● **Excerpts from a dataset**

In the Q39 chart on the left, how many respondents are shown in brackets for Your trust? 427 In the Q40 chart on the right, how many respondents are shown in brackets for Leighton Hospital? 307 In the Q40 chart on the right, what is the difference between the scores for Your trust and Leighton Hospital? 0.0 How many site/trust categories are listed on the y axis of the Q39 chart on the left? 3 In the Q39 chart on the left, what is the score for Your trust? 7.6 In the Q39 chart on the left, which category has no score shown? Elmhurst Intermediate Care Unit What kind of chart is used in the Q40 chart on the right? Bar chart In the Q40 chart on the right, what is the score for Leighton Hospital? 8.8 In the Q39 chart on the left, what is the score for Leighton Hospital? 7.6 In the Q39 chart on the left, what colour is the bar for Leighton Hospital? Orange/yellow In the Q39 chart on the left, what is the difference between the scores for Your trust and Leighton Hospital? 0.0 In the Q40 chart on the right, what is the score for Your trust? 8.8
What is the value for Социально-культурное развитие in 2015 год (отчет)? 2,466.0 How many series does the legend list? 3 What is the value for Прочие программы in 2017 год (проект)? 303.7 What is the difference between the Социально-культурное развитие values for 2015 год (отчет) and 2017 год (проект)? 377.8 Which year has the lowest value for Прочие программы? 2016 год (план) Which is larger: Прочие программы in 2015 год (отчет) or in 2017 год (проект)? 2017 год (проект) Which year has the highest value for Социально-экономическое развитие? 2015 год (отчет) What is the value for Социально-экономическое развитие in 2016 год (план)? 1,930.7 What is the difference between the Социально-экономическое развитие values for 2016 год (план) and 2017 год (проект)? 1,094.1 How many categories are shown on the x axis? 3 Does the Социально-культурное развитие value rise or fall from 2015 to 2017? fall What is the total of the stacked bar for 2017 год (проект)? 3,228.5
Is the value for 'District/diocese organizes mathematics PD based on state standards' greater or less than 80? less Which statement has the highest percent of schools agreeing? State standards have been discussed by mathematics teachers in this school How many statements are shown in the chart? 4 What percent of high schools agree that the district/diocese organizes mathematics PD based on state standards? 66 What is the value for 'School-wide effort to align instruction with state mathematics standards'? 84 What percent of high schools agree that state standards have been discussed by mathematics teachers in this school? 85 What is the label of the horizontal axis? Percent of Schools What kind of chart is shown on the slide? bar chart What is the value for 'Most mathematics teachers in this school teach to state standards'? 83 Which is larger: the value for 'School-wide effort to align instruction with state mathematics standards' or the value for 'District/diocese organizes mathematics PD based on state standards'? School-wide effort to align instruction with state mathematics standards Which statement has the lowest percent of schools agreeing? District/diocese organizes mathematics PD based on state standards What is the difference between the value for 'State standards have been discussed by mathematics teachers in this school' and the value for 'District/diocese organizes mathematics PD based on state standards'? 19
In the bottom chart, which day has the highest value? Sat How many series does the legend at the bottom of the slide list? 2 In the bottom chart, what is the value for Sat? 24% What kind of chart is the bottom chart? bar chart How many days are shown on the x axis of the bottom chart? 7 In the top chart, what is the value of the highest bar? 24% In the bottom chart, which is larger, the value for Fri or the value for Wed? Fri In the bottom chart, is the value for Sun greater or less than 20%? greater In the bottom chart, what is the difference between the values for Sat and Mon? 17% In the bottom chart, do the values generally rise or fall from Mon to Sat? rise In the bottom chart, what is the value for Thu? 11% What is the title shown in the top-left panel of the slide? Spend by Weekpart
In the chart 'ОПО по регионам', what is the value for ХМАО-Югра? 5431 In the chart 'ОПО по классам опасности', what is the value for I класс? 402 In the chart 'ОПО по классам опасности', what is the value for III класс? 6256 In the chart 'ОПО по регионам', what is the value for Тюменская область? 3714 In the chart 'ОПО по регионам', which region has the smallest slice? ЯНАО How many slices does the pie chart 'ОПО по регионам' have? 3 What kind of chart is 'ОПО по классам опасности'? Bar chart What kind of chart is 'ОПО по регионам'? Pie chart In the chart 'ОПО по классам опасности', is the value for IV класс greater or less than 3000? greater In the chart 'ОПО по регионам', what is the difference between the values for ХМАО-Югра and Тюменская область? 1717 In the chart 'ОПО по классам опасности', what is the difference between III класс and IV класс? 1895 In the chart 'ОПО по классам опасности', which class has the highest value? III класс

● **Written task**
Reproduce every one of the records above word for word, keeping each one intact.

● **Reply**
In the Q39 chart on the left, how many respondents are shown in brackets for Your trust? 427 In the Q40 chart on the right, how many respondents are shown in brackets for Leighton Hospital? 307 In the Q40 chart on the right, what is the difference between the scores for Your trust and Leighton Hospital? 0.0 How many site/trust categories are listed on the y axis of the Q39 chart on the left? 3 In the Q39 chart on the left, what is the score for Your trust? 7.6 In the Q39 chart on the left, which category has no score shown? Elmhurst Intermediate Care Unit What kind of chart is used in the Q40 chart on the right? Bar chart In the Q40 chart on the right, what is the score for Leighton Hospital? 8.8 In the Q39 chart on the left, what is the score for Leighton Hospital? 7.6 In the Q39 chart on the left, what colour is the bar for Leighton Hospital? Orange/yellow In the Q39 chart on the left, what is the difference between the scores for Your trust and Leighton Hospital? 0.0 In the Q40 chart on the right, what is the score for Your trust? 8.8
What is the value for Социально-культурное развитие in 2015 год (отчет)? 2,466.0 How many series does the legend list? 3 What is the value for Прочие программы in 2017 год (проект)? 303.7 What is the difference between the Социально-культурное развитие values for 2015 год (отчет) and 2017 год (проект)? 377.8 Which year has the lowest value for Прочие программы? 2016 год (план) Which is larger: Прочие программы in 2015 год (отчет) or in 2017 год (проект)? 2017 год (проект) Which year has the highest value for Социально-экономическое развитие? 2015 год (отчет) What is the value for Социально-экономическое развитие in 2016 год (план)? 1,930.7 What is the difference between the Социально-экономическое развитие values for 2016 год (план) and 2017 год (проект)? 1,094.1 How many categories are shown on the x axis? 3 Does the Социально-культурное развитие value rise or fall from 2015 to 2017? fall What is the total of the stacked bar for 2017 год (проект)? 3,228.5
Is the value for 'District/diocese organizes mathematics PD based on state standards' greater or less than 80? less Which statement has the highest percent of schools agreeing? State standards have been discussed by mathematics teachers in this school How many statements are shown in the chart? 4 What percent of high schools agree that the district/diocese organizes mathematics PD based on state standards? 66 What is the value for 'School-wide effort to align instruction with state mathematics standards'? 84 What percent of high schools agree that state standards have been discussed by mathematics teachers in this school? 85 What is the label of the horizontal axis? Percent of Schools What kind of chart is shown on the slide? bar chart What is the value for 'Most mathematics teachers in this school teach to state standards'? 83 Which is larger: the value for 'School-wide effort to align instruction with state mathematics standards' or the value for 'District/diocese organizes mathematics PD based on state standards'? School-wide effort to align instruction with state mathematics standards Which statement has the lowest percent of schools agreeing? District/diocese organizes mathematics PD based on state standards What is the difference between the value for 'State standards have been discussed by mathematics teachers in this school' and the value for 'District/diocese organizes mathematics PD based on state standards'? 19
In the bottom chart, which day has the highest value? Sat How many series does the legend at the bottom of the slide list? 2 In the bottom chart, what is the value for Sat? 24% What kind of chart is the bottom chart? bar chart How many days are shown on the x axis of the bottom chart? 7 In the top chart, what is the value of the highest bar? 24% In the bottom chart, which is larger, the value for Fri or the value for Wed? Fri In the bottom chart, is the value for Sun greater or less than 20%? greater In the bottom chart, what is the difference between the values for Sat and Mon? 17% In the bottom chart, do the values generally rise or fall from Mon to Sat? rise In the bottom chart, what is the value for Thu? 11% What is the title shown in the top-left panel of the slide? Spend by Weekpart
In the chart 'ОПО по регионам', what is the value for ХМАО-Югра? 5431 In the chart 'ОПО по классам опасности', what is the value for I класс? 402 In the chart 'ОПО по классам опасности', what is the value for III класс? 6256 In the chart 'ОПО по регионам', what is the value for Тюменская область? 3714 In the chart 'ОПО по регионам', which region has the smallest slice? ЯНАО How many slices does the pie chart 'ОПО по регионам' have? 3 What kind of chart is 'ОПО по классам опасности'? Bar chart What kind of chart is 'ОПО по регионам'? Pie chart In the chart 'ОПО по классам опасности', is the value for IV класс greater or less than 3000? greater In the chart 'ОПО по регионам', what is the difference between the values for ХМАО-Югра and Тюменская область? 1717 In the chart 'ОПО по классам опасности', what is the difference between III класс and IV класс? 1895 In the chart 'ОПО по классам опасности', which class has the highest value? III класс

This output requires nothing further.